NT and Mg2+ Sensitivity; Effects on Mg2+ Permeability and Allosteric Changes That Alter Mg2+ Binding
To help understand the results on Mg2+ modulation, we used homology modeling, estimated electrostatic potentials within the pore center, experimentally measured gj and transjunctional Mg2+ fluxes and fit the electrophysiological and imaging data to mathematical models that took into account GJ channel gating and Mg2+ binding to open and/or closed states. Mg2+ flux data along with simultaneous measurements of gj, enabled assessment of total junctional membrane permeability normalized to the junctional conductance, thereby providing an estimate of open channel permeability to Mg2+.
Model fitting of the data showed that Model 5 with the Hill equation for Mg2+ binding provided the best fit according to values of AIC. The estimated Akaike weights (see Table 2) indicate that Model 5 with the Hill equation is almost twice as likely to be the best compared to the second best model, Model 4 with the Hill equation (see Table 2). In the latter model, hemichannel closure is caused by Mg2+ binding to the open state (the first step), which is followed by a Mg2+ independent transition to a second closed state (the second step). However, the estimated values of the parameters for Model 4 predict large differences between WT and some of the variants, such as E3Q (see Supplementary Material), which is not supported by the moderate differences observed experimentally (Figures 2–4). In addition, the Model 5 provided the lowest SSE for independent validation data on reductions in gj in high symmetric Mg2+ concentrations, which was not included into the model fitting and analyses of AIC values. Thus, the combination of model fitting and independent data validation strongly indicates that Model 5 with Hill equation is the best candidate among the considered models.

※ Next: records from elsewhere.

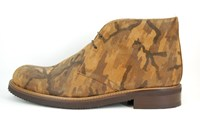Desert Boots - Camouflage in kleine sizes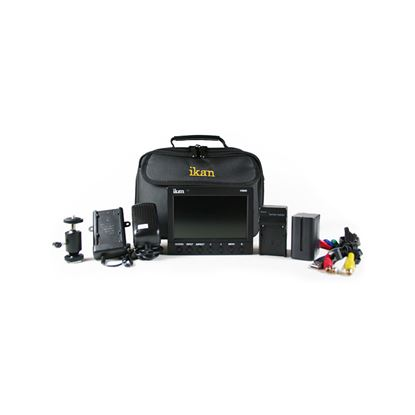 Изображение IKAN V5600 Deluxe Kit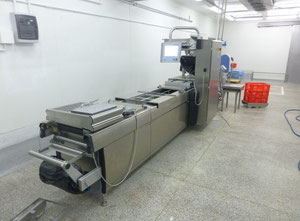 Linco COMPLETE CHICKEN FACTORY EQUIPMENT Food machinery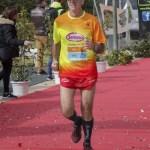 _P2A9907 XXI Media Maraton Riba-roja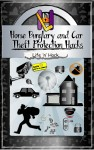 Home Burglary and Car Theft Protection Hacks - text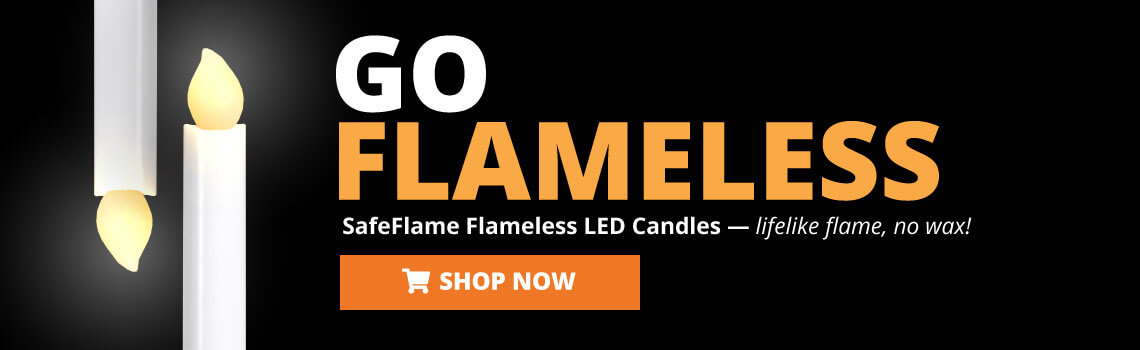 SafeFlame LED Battery Candles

Model fits indicate that the A13K variant is the only one that shows a substantive, ∼10-fold, reduction in Mg2+ permeability, which could contribute significantly to a reduced apparent affinity for Mg2+ binding. All the charge substitutions resulted in reduced negativity of the electrostatic profiles, and these changes correlated with the changes in Mg2+ permeability. However the correlation was only moderate, which indicates that changes in Mg2+ permeability are affected by other factors. For example, Figure 6D shows that A13K and H18K, which are located closer to the cytoplasm than E3Q and E8Q, exhibited a more robust decrease in Mg2+ permeability than would be predicted by a simple linear dependence on the reduced negativity.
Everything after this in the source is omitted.